**STATED TASK:** Reproduce every entry below word for word, leaving out the pictures.

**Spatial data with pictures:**
-------------------------
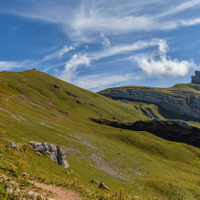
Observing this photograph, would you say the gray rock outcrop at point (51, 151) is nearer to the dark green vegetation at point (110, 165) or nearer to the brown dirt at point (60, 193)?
the dark green vegetation at point (110, 165)

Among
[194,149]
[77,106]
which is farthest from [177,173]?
[77,106]

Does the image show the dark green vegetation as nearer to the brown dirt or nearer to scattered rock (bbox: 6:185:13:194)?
the brown dirt

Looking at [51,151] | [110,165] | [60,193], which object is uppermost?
[51,151]

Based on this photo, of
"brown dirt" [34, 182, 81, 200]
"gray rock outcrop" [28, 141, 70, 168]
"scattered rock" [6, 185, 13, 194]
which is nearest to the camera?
"scattered rock" [6, 185, 13, 194]

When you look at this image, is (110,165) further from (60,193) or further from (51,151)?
(60,193)

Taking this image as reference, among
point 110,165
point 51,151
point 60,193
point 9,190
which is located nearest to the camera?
point 9,190

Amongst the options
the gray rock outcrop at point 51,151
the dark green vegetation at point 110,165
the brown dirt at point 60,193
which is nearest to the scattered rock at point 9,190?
the brown dirt at point 60,193

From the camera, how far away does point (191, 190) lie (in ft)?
124

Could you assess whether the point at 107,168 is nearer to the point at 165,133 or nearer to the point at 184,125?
the point at 165,133

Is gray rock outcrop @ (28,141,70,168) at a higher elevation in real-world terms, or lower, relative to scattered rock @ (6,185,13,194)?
lower

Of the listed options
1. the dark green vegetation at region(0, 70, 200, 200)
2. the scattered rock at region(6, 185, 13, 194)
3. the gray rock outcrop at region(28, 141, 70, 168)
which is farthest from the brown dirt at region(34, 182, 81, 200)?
the gray rock outcrop at region(28, 141, 70, 168)

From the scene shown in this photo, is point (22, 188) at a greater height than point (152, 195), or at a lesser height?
greater

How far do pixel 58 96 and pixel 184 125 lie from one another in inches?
5053

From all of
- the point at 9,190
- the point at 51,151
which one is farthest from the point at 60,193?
the point at 51,151
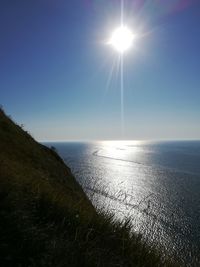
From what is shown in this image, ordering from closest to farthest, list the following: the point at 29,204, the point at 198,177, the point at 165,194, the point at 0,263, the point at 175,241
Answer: the point at 0,263 < the point at 29,204 < the point at 175,241 < the point at 165,194 < the point at 198,177

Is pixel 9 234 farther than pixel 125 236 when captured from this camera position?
No

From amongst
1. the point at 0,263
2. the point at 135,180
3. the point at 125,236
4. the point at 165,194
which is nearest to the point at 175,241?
the point at 165,194

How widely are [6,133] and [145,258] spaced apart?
1919cm

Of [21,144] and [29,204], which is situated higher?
[21,144]

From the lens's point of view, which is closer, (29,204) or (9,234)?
(9,234)

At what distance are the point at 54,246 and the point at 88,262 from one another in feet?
2.11

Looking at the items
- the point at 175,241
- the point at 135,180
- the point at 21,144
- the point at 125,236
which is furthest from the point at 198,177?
the point at 125,236

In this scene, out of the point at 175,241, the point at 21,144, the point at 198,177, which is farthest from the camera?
the point at 198,177

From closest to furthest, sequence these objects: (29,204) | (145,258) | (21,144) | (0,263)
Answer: (0,263) → (145,258) → (29,204) → (21,144)

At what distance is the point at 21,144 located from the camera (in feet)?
74.7

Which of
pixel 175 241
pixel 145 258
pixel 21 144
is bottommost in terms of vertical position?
pixel 175 241

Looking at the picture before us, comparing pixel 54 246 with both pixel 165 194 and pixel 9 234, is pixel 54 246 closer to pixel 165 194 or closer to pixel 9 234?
pixel 9 234

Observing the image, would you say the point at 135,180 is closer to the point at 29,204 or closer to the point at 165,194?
the point at 165,194

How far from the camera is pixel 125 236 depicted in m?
-------------------------
**ANSWER TO THE EXERCISE:**
Observing this photograph, would you say the gray rock outcrop at point (51, 151) is nearer to the dark green vegetation at point (110, 165) or nearer to the brown dirt at point (60, 193)?
the dark green vegetation at point (110, 165)

Among
[194,149]
[77,106]
which is farthest from [177,173]?
[77,106]

Does the image show the dark green vegetation as nearer to the brown dirt or nearer to scattered rock (bbox: 6:185:13:194)?
the brown dirt

Looking at [51,151] | [110,165] | [60,193], which object is uppermost?
[51,151]

Based on this photo, of
"brown dirt" [34, 182, 81, 200]
"gray rock outcrop" [28, 141, 70, 168]
"scattered rock" [6, 185, 13, 194]
which is nearest to the camera?
"scattered rock" [6, 185, 13, 194]

When you look at this image, is (110,165) further from (60,193) or further from (51,151)?
(60,193)

Taking this image as reference, among
point 110,165
point 51,151
point 60,193
point 9,190
which is located nearest to the camera?
point 9,190

Amongst the options
the gray rock outcrop at point 51,151
the dark green vegetation at point 110,165
the brown dirt at point 60,193
which is nearest to the scattered rock at point 9,190?
the brown dirt at point 60,193

From the camera, how far away does point (191, 190) lie (in ft)?
124

Could you assess whether the point at 107,168 is nearer to the point at 165,133 or nearer to the point at 184,125?
the point at 165,133

Is gray rock outcrop @ (28,141,70,168) at a higher elevation in real-world terms, or lower, relative to scattered rock @ (6,185,13,194)?
lower

Of the listed options
1. the dark green vegetation at region(0, 70, 200, 200)
2. the scattered rock at region(6, 185, 13, 194)
3. the gray rock outcrop at region(28, 141, 70, 168)
which is farthest from the brown dirt at region(34, 182, 81, 200)?
the gray rock outcrop at region(28, 141, 70, 168)

From the scene shown in this photo, is point (22, 188) at a greater height than point (152, 195), or at a lesser height?
greater

How far do pixel 58 96 and pixel 184 125 lie from one another in inches?
5053

From all of
- the point at 9,190
- the point at 51,151
which one is farthest from the point at 60,193?
the point at 51,151
From what is shown in this image, ordering from closest to farthest, list the following: the point at 29,204, the point at 198,177, the point at 165,194, the point at 0,263, the point at 175,241
Answer: the point at 0,263 < the point at 29,204 < the point at 175,241 < the point at 165,194 < the point at 198,177

Is pixel 9 234 farther than pixel 125 236 when captured from this camera position?
No

From amongst
1. the point at 0,263
2. the point at 135,180
3. the point at 125,236
4. the point at 165,194
which is nearest to the point at 175,241?
the point at 165,194

How widely are [6,133] and [145,258] spaced apart?
1919cm

Of [21,144] and [29,204], which is situated higher?
[21,144]

From the lens's point of view, which is closer, (29,204) or (9,234)?
(9,234)

At what distance are the point at 54,246 and the point at 88,262 from one another in feet?
2.11

Looking at the items
- the point at 175,241
- the point at 135,180
- the point at 21,144
- the point at 125,236
which is furthest from the point at 198,177?
the point at 125,236

In this scene, out of the point at 175,241, the point at 21,144, the point at 198,177, which is farthest from the camera?
the point at 198,177

From closest to furthest, sequence these objects: (29,204) | (145,258) | (21,144) | (0,263)
Answer: (0,263) → (145,258) → (29,204) → (21,144)

At what distance is the point at 21,144 located from the camera (in feet)?
74.7

Which of
pixel 175 241
pixel 145 258
pixel 21 144
is bottommost in terms of vertical position?
pixel 175 241

Looking at the picture before us, comparing pixel 54 246 with both pixel 165 194 and pixel 9 234, is pixel 54 246 closer to pixel 165 194 or closer to pixel 9 234?
pixel 9 234

Observing the image, would you say the point at 135,180 is closer to the point at 29,204 or closer to the point at 165,194?
the point at 165,194

How far from the camera is pixel 125 236 depicted in m?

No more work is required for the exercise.